How Many Smaller Cubes Have No Painted Faces After Cutting a Larger Cube?

In this article, we will explore a geometric puzzle involving a cube and its painted faces. We start with a cube of 3 cm on each side that is painted red on all of its faces. The cube is then divided into smaller cubes, each with a side length of 1 cm. The goal is to figure out how many of these smaller cubes do not have any faces painted. We will walk through the problem step-by-step to ensure clarity.

Problem Analysis

Our initial cube has a side length of 3 cm. Let's begin by calculating the volume of the original cube:

Volume of the original cube: ( 3 text{ cm} times 3 text{ cm} times 3 text{ cm} 27 text{ cubic centimeters} )

When the original cube is divided into smaller cubes, each with a side length of 1 cm, the total number of these smaller cubes is:

Total number of smaller cubes: ( 3 times 3 times 3 27 )

Cube Division and Identifying Unpainted Cubes

Next, we need to determine which of these smaller cubes do not have any faces painted. To achieve this, we consider the structure of the original cube.

Inner Cube Analysis

The unpainted cubes will be located in the inner part of the original cube away from the outer layer. If we visualize the inner cube, it will be a smaller cube with side lengths reduced by the thickness of the outer layer, which is 1 cm on each side. Therefore, the inner cube has dimensions of 1 cm on each side.

Volume of the inner cube: ( 1 text{ cm} times 1 text{ cm} times 1 text{ cm} 1 text{ cubic centimeter} )

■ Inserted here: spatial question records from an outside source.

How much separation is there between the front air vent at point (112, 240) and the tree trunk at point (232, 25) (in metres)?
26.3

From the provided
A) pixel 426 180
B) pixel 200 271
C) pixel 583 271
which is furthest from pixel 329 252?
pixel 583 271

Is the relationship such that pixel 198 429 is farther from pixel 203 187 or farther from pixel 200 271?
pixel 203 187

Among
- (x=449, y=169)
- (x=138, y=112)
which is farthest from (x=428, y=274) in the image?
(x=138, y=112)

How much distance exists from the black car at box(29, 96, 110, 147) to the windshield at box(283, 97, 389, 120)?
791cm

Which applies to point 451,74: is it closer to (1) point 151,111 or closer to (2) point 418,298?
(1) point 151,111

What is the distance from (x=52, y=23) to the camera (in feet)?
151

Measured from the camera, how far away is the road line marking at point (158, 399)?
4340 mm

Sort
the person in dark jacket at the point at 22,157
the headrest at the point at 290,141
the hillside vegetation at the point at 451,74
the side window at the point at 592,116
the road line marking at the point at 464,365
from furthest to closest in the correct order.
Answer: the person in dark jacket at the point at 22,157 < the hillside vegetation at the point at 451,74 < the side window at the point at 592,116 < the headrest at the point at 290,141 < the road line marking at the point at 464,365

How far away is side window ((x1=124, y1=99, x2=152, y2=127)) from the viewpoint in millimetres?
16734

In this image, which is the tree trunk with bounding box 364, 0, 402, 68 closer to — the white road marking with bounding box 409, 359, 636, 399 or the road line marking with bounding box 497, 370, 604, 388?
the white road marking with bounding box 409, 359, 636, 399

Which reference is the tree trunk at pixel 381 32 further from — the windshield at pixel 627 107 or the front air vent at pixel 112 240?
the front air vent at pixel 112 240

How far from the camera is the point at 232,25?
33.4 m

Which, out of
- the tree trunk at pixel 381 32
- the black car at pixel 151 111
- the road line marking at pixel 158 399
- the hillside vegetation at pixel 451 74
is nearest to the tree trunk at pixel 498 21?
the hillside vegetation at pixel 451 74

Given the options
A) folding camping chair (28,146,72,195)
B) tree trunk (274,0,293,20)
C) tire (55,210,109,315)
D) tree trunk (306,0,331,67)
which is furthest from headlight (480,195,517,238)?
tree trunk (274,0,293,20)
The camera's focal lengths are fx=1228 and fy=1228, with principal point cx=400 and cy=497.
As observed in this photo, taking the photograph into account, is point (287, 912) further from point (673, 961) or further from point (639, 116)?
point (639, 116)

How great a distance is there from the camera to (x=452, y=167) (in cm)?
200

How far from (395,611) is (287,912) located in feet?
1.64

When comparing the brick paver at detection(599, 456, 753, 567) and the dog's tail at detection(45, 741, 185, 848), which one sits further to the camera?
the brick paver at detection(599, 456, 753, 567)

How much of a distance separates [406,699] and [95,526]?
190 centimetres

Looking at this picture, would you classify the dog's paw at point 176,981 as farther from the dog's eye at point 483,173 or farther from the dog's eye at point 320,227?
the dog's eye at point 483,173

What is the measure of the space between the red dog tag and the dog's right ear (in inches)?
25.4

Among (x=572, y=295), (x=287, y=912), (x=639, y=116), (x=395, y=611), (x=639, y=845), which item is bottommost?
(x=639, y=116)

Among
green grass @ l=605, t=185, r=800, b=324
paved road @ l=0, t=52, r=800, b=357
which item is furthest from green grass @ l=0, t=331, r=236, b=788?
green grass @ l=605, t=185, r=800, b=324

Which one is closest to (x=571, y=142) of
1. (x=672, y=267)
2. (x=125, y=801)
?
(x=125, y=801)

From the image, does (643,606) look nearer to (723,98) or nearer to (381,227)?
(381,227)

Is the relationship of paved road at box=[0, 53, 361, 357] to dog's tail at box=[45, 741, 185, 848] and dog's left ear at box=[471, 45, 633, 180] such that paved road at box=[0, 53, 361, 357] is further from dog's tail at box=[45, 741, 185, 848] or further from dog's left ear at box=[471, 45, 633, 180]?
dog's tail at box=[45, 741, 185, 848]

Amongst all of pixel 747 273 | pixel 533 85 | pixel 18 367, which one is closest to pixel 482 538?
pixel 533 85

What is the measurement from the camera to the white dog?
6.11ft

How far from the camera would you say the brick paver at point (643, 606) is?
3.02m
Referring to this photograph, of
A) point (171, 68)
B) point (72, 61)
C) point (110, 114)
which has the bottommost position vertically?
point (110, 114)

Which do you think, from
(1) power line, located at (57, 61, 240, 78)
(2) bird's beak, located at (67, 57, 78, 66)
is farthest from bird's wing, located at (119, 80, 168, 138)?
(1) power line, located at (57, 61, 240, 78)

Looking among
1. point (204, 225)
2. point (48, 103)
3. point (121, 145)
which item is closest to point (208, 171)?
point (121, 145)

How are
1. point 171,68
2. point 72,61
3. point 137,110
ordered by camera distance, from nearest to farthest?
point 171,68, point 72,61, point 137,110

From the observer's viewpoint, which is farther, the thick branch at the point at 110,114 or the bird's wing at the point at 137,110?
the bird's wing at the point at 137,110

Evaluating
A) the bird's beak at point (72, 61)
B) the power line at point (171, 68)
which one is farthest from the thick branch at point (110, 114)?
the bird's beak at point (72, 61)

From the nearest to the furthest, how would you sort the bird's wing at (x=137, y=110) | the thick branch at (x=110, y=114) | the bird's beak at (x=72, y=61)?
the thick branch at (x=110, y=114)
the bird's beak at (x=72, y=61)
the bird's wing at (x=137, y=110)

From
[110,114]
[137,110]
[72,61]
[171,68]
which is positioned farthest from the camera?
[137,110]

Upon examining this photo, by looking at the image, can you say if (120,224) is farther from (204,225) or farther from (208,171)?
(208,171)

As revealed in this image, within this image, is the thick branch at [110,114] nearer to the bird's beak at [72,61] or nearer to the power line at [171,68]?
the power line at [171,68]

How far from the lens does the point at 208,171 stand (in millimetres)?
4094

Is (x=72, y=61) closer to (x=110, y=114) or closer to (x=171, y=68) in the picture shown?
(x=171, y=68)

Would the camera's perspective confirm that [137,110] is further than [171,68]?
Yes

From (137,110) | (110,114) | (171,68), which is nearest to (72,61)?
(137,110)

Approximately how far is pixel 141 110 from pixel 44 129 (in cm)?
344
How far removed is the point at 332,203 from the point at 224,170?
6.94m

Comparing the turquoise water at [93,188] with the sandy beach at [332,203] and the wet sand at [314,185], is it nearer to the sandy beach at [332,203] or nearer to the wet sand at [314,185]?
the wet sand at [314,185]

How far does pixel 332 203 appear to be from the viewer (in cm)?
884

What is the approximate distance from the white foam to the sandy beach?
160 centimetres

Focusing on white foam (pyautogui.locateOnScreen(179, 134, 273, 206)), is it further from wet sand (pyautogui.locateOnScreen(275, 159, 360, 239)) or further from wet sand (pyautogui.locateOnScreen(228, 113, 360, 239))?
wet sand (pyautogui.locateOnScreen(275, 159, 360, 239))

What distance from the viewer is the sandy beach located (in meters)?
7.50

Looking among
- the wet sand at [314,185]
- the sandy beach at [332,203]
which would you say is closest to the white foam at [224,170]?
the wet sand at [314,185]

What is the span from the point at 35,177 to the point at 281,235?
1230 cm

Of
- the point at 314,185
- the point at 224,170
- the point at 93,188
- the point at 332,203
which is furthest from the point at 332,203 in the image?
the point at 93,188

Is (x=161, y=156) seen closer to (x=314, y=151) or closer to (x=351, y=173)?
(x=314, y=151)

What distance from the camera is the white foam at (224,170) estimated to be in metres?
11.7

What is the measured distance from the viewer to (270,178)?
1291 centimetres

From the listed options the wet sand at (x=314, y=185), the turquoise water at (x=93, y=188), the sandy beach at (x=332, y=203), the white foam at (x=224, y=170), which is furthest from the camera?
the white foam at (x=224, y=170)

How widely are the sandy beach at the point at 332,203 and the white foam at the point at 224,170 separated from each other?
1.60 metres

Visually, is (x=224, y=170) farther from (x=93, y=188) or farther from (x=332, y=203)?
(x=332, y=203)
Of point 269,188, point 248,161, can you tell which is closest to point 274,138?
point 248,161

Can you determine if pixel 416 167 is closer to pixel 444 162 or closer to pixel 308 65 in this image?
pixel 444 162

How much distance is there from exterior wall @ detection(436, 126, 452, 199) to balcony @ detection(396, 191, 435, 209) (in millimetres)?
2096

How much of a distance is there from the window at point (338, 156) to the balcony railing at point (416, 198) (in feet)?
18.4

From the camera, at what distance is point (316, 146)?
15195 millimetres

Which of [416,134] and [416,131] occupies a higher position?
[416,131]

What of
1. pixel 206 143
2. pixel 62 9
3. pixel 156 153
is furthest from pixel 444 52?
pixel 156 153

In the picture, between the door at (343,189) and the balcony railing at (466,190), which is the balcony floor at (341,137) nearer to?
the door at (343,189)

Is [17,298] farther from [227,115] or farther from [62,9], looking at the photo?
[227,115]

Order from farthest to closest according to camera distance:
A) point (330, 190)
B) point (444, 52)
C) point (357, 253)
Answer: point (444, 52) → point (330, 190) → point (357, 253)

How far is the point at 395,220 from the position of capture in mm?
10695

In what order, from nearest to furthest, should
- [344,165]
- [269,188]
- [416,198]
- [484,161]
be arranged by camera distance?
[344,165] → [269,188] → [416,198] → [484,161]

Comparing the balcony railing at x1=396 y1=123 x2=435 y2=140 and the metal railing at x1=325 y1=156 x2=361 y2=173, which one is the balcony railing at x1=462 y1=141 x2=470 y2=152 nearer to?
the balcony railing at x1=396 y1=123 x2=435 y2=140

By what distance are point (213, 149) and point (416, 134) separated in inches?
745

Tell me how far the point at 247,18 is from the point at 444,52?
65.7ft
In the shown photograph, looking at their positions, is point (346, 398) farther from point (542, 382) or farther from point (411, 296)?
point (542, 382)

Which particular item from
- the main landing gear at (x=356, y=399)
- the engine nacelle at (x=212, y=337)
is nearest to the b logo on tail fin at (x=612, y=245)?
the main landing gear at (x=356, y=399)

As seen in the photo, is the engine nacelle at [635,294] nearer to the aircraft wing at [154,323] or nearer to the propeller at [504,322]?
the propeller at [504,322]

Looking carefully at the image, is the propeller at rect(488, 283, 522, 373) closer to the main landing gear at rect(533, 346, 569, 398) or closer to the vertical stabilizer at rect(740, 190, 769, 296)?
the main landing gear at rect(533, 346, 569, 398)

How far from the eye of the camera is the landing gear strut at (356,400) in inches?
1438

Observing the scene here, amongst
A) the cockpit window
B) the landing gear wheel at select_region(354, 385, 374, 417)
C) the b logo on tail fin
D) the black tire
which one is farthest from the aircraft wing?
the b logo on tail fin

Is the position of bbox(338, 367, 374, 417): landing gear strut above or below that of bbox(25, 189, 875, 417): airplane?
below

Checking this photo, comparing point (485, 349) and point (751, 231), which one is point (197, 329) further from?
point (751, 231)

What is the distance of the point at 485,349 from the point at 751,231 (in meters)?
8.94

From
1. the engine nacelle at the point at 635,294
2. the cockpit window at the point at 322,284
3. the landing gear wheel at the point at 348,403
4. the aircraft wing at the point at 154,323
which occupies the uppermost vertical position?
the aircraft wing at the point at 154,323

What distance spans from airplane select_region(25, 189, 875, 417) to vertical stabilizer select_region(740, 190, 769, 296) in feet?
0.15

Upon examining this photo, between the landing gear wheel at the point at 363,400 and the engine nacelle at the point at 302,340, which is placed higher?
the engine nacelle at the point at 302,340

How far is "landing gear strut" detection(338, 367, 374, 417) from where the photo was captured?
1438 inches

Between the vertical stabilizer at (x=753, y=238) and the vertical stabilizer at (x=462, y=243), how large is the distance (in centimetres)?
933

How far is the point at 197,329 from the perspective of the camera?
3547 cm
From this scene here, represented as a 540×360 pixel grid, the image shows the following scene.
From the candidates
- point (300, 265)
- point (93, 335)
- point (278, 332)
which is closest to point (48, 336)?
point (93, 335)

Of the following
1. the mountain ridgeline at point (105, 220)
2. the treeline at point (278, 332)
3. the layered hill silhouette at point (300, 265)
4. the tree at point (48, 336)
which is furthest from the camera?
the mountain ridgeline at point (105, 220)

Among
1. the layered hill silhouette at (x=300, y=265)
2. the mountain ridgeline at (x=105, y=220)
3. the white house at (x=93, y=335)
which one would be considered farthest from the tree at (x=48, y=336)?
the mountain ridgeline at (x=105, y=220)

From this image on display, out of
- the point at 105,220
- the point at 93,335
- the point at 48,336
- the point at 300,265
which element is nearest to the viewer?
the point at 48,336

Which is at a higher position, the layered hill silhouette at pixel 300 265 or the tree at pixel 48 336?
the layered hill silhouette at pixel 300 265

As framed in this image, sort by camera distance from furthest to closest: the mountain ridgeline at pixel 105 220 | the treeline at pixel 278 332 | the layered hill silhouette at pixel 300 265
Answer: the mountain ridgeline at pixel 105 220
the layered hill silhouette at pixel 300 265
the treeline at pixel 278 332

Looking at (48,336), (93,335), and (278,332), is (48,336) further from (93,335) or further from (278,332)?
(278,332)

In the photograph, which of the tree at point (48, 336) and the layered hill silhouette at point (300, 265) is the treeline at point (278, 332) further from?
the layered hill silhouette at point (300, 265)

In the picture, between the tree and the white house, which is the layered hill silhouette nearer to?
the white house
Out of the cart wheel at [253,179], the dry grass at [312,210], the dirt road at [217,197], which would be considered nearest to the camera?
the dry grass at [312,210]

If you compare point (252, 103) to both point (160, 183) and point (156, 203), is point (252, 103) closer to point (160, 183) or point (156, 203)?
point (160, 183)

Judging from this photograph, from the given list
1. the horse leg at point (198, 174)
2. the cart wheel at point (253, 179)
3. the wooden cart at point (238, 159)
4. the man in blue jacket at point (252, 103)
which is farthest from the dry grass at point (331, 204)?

This means there is only one cube (the central one) that is completely unpainted.

Verifying with Options

Given the options provided, we need to check if the calculations align with the options:

a. 9 b. 3 c. 6 d. 12

Based on our analysis, the correct answer is that only 1 cube is completely unpainted. None of the given options A, B, C, or D match this result.

Misconceptions and Clarifications

It's important to note that other cubes may have different numbers of painted faces. For example:

The original cube has 8 vertices, and 8 cubes of 1 cm sides will have red paint on three faces. There will be 4 cubes per face (8 cubes in total) with three sides painted. There is only one cube in the center that is completely unpainted.

If you have any further questions or need clarification, feel free to ask!

Key Takeaways

The volume of the original cube with side length 3 cm is 27 cubic centimeters. The total number of smaller cubes when divided is 27. The only cube that is completely unpainted is the one in the center of the original cube.